A new report by Black Lives In Music (BLIM) and live music accessibility charity Attitude is Everything (AIE) has revealed the barriers to career progression facing Black disabled music professionals in the UK.

The report found that 74% of Black disabled music creators felt there are specific barriers to success in the industry because of their race or ethnicity, compared to 58% of Black non-disabled creators who felt the same way.

According to the report, titled Unseen Unheard, 91% of Black disabled creators and professionals are unsatisfied with how they are supported by the music industry.

The findings are drawn from BLIM’s Being Black In The UK Music Industry survey from 2021, alongside a series of new first-person interviews. The new report presents responses and insights from 99 music creators and 50 industry professionals. It features new interviews carried out by BLIM in 2023, including a foreword by the Association of Independent Music (AIM) senior events manager Esta Rae.

Both BLIM and AIE have pledged to collaborate further and have issued a series of calls to action to the music business under the headings of ‘Representation, Consultation and Commitment’.

Other findings from the report include:

  • 38% of the 149 respondents felt that diversity and inclusion is an industry priority.
  • A snapshot of 33 Black disabled music creators who had applied for funding found that only 42% had been successful, compared to 54% of Black non-disabled creators.
  • 81% of Black disabled creators do not feel there is a clear career trajectory or path for them. Only 8% said they had felt supported through each career stage.
  • 73% of Black disabled music creators and professionals said they had seen non-Black contemporaries promoted ahead of them despite being less qualified.
  • 70% of Black disabled music creators and professionals said that they have experienced racism or racial bias towards them. 22% have accessed counselling as a result of these experiences.

Unseen Unheard culminates with a series of calls to action to talent development organisations, funders, industry support services, education providers and all industry employers.

BLIM chief executive Charisse Beaumont said, “The landscape feels like it is changing in some ways. We have seen a reversal by organisations and the government of the commitments they made in 2020. However, what is encouraging is that we are seeing bold individuals and organisations who are resolute in demonstrating to the world that inclusion and authenticity is the new normal.”

AIE founder Suzanne Bull MBE said, “The report’s sobering findings highlight the many ways in which Black disabled talent is being held back. This needs to urgently change.
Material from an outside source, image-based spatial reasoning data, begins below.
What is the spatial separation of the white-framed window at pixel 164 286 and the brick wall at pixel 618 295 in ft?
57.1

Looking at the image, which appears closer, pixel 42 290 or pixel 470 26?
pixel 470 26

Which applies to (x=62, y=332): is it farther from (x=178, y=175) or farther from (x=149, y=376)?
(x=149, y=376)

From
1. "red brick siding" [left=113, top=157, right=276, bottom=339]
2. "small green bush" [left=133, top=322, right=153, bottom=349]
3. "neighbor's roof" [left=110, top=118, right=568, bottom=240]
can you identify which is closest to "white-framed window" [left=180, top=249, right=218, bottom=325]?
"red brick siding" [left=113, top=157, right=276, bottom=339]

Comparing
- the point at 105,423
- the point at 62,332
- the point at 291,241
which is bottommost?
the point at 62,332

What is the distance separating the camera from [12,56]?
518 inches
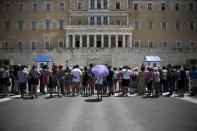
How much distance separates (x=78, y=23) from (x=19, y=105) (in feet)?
188

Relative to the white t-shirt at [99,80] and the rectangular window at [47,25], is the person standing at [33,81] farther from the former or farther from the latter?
the rectangular window at [47,25]

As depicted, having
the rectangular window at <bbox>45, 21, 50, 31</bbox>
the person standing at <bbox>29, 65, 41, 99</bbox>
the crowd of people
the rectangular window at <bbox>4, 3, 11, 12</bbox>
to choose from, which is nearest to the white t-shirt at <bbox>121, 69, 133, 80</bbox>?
the crowd of people

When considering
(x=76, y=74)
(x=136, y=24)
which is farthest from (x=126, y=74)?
(x=136, y=24)

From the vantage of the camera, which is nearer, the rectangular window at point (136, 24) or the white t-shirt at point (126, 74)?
the white t-shirt at point (126, 74)

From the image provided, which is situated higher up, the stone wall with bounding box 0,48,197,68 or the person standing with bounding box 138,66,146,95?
the stone wall with bounding box 0,48,197,68

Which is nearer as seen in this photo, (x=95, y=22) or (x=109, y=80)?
(x=109, y=80)

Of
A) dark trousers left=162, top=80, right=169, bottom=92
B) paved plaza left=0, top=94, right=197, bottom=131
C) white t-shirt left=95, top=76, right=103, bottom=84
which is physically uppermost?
white t-shirt left=95, top=76, right=103, bottom=84

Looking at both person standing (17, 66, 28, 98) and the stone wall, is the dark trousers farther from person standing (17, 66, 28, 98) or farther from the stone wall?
the stone wall

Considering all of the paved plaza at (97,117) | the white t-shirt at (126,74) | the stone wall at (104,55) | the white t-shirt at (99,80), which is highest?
the stone wall at (104,55)

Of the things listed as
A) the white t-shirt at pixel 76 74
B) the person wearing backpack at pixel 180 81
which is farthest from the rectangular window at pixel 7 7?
the person wearing backpack at pixel 180 81

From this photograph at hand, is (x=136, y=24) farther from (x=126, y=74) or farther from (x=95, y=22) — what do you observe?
(x=126, y=74)

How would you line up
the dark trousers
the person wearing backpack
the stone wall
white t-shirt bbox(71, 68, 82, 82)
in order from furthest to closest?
1. the stone wall
2. the dark trousers
3. white t-shirt bbox(71, 68, 82, 82)
4. the person wearing backpack

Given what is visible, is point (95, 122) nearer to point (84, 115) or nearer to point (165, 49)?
point (84, 115)

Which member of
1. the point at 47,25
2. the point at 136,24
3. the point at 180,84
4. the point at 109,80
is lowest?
the point at 180,84
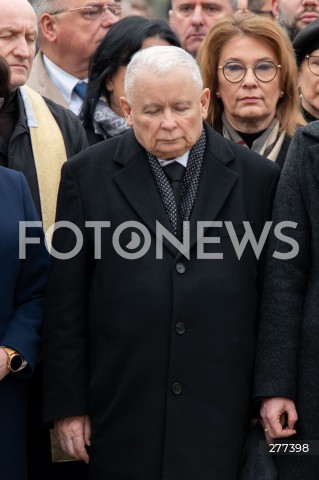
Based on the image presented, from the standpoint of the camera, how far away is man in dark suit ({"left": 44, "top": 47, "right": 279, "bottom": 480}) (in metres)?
4.37

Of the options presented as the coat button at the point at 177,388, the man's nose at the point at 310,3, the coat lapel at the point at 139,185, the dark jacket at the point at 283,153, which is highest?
the man's nose at the point at 310,3

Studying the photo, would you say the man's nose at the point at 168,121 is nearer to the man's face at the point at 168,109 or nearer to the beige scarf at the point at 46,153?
the man's face at the point at 168,109

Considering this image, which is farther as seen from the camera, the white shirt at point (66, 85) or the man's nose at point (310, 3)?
the man's nose at point (310, 3)

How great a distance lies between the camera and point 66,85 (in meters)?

We need to see the ‘diversity’ conversation take place on conference stages, industry forums and boardrooms, not just in the meetings and spaces marked for the ‘diversity discussion’, but as the integral part of all conversations.”

On the back of the findings, BLIM and AIE have launched an Unseen Unheard podcast series, hosted by AIE’s Joy Addo, which will be broadcast on the Black Lives In Music YouTube channel and across all podcast platforms.

AIM senior events manager Esta Rae said, “If you look around the industry there are many disabled people thriving within their roles – it is possible. Radio presenters, content creators, events managers, producers, engineers, radio broadcasters, photographers, the list is endless. But this report shows that many more out there feel that they cannot progress and that they are not recognised as talented artists or industry professionals with vast potential to contribute to this industry we all love. If the correct support was given across the board, it would fill a huge gap in terms of what the industry is currently missing out on.”